Fordham College Republicans withdraw Coulter invite

Faculty members got into the act as well. In a memo, Gwenyth Jackaway, a professor of communication and media studies, agreed that Fordham should not forcibly rescind Coulter’s invitation, The Observer notes. At the same time, Jackaway said she was “saddened and disappointed that there are students at Fordham who would want to invite Ms. Coulter.”

Jackaway, who teaches a course focusing on freedom of expression, also charged that Coulter and her ilk “inflame emotions that can be harmful to the safety and stability of our society.”

On Nov. 10, Fordham’s College Republicans caved in to mounting pressure from both students and administrators. Their statement, published by The Observer, argues that they were ignorant of Coulter’s views and her status as a notorious provocateur.

“The College Republicans regret the controversy surrounding our planned lecture featuring Ann Coulter,” the group says in their statement. “The size and severity of opposition to this event have caught us by surprise, and caused us to question our decision to welcome her to Rose Hill.

“Looking at the concerns raised about Ms. Coulter, many of them reasonable, we have determined that some of her comments do not represent the ideals of the College Republicans and are inconsistent with both our organization’s mission, and the University’s. We regret that we failed to thoroughly research her before announcing…”

“We have decided that it was in our best interest to cancel the event,” Theodore Conrad, president of Fordham’s College Republicans said, according to The Observer.

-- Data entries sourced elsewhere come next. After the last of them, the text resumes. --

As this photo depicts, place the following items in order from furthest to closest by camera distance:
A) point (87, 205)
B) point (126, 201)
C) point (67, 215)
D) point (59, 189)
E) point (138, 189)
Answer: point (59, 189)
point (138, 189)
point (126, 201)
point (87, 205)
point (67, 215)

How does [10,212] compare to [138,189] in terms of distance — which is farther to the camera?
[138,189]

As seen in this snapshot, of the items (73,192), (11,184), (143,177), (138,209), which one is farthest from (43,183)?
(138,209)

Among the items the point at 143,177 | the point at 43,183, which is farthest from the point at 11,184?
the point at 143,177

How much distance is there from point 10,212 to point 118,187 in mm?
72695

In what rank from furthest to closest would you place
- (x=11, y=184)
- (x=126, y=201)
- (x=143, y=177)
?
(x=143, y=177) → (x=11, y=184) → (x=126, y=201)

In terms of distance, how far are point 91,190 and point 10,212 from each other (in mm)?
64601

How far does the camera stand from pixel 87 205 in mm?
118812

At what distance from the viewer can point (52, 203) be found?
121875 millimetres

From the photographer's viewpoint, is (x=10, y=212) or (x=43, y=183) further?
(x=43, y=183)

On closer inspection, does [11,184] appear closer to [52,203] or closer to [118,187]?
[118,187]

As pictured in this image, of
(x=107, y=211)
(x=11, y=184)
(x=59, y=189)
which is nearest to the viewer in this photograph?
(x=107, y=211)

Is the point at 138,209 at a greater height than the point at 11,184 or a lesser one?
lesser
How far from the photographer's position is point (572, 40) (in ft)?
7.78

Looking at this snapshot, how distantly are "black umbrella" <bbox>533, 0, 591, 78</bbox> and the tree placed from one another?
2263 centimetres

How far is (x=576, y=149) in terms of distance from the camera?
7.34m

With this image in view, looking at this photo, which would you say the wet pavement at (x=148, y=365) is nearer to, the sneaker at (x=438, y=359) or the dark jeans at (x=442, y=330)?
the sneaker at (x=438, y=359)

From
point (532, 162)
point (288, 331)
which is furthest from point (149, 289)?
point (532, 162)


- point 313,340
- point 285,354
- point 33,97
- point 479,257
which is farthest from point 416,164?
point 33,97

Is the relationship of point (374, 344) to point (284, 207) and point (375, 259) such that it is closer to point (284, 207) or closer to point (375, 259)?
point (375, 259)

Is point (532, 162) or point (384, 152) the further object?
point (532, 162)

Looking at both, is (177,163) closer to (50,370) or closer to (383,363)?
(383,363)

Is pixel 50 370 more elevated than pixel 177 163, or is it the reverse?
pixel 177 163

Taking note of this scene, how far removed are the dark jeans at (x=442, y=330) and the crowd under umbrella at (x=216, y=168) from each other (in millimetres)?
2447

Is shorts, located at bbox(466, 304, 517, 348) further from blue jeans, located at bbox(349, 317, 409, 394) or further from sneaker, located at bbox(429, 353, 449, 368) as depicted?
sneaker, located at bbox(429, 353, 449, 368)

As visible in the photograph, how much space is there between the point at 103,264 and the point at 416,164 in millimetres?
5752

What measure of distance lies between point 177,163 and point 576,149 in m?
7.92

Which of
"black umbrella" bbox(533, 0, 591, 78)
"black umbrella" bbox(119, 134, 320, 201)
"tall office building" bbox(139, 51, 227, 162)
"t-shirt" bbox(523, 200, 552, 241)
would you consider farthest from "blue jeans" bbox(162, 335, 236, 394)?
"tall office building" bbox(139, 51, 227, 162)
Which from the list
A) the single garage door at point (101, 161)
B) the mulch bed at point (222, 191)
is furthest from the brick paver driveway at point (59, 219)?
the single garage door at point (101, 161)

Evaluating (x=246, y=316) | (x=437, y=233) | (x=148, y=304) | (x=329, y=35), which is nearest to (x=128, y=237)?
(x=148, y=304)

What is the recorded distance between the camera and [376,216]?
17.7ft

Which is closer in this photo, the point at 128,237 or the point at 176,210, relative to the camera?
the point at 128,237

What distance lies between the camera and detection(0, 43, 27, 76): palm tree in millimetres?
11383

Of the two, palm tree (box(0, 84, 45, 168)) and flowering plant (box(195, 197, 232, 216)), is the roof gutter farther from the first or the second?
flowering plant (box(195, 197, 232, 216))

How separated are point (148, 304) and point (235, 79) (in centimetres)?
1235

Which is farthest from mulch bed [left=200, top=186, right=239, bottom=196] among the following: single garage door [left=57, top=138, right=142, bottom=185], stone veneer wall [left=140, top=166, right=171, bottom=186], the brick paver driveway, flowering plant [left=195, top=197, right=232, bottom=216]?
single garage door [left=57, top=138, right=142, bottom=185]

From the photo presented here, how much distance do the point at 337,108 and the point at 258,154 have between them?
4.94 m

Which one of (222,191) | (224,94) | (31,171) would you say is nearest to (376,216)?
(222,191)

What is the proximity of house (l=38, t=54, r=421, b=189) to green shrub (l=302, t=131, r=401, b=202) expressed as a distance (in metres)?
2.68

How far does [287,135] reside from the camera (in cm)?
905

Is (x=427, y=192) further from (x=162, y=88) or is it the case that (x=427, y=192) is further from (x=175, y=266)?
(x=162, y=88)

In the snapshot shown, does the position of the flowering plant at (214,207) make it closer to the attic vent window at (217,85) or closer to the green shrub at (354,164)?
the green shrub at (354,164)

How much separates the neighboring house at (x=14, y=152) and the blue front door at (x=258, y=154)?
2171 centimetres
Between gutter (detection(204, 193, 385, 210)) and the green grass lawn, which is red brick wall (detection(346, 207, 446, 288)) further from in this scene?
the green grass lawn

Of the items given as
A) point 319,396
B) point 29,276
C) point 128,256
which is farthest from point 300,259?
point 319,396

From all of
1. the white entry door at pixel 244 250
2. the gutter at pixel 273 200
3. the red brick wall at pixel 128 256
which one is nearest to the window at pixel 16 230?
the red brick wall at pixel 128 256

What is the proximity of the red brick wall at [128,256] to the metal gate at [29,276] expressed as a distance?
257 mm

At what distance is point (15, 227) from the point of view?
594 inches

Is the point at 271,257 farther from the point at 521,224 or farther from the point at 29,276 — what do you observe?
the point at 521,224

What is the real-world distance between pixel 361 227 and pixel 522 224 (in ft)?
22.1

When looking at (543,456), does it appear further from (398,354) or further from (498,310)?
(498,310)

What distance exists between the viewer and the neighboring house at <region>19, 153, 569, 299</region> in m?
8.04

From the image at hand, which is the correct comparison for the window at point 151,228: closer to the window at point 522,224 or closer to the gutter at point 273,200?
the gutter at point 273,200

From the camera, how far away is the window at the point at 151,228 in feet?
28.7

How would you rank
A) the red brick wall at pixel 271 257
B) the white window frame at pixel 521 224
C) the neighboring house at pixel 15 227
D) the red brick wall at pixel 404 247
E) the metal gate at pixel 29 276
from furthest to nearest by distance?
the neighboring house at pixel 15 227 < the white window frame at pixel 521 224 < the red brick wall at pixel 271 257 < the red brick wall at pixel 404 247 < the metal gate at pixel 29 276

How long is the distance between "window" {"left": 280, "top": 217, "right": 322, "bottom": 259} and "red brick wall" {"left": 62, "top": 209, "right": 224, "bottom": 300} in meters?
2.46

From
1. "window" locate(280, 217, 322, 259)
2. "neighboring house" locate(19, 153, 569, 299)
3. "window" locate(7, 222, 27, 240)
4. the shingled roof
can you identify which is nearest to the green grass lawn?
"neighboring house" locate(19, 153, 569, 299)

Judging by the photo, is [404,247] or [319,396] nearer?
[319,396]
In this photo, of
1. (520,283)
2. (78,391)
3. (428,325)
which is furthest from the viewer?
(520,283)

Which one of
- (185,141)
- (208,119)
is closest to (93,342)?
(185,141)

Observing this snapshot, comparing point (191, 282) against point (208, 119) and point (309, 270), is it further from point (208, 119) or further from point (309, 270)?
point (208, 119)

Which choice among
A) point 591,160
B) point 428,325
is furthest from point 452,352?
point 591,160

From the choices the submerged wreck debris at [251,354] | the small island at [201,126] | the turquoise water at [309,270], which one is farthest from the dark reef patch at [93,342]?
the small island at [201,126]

“We did not properly vet a potential speaker for Fordham University,” Conrad told The Observer. “I feel we would be doing a lot of people a disservice in bringing a speaker like that to Fordham.”

Fordham’s College Republicans also claim to have made their decision to rescind the invitation before McShane dressed them down in his Nov. 9 statement.

“We made this choice freely, before Father McShane’s email was sent out and we became aware of his feelings,” the statement by the College Republicans continues. “Had the President simply reached out to us before releasing his statement he would have learned that the event was being cancelled.”

After the College Republicans cancelled the Coulter appearance, McShane issued another statement that showered praise on the College Republicans, according to The Observer. McShane said they “acted quickly, took responsibility for their decisions, and expressed their regrets sincerely and eloquently.”

McShane also suggested that the Fordham community, by denying Coulter the opportunity to speak, had engaged in “civil debate on politics, academic freedom and freedom of speech.”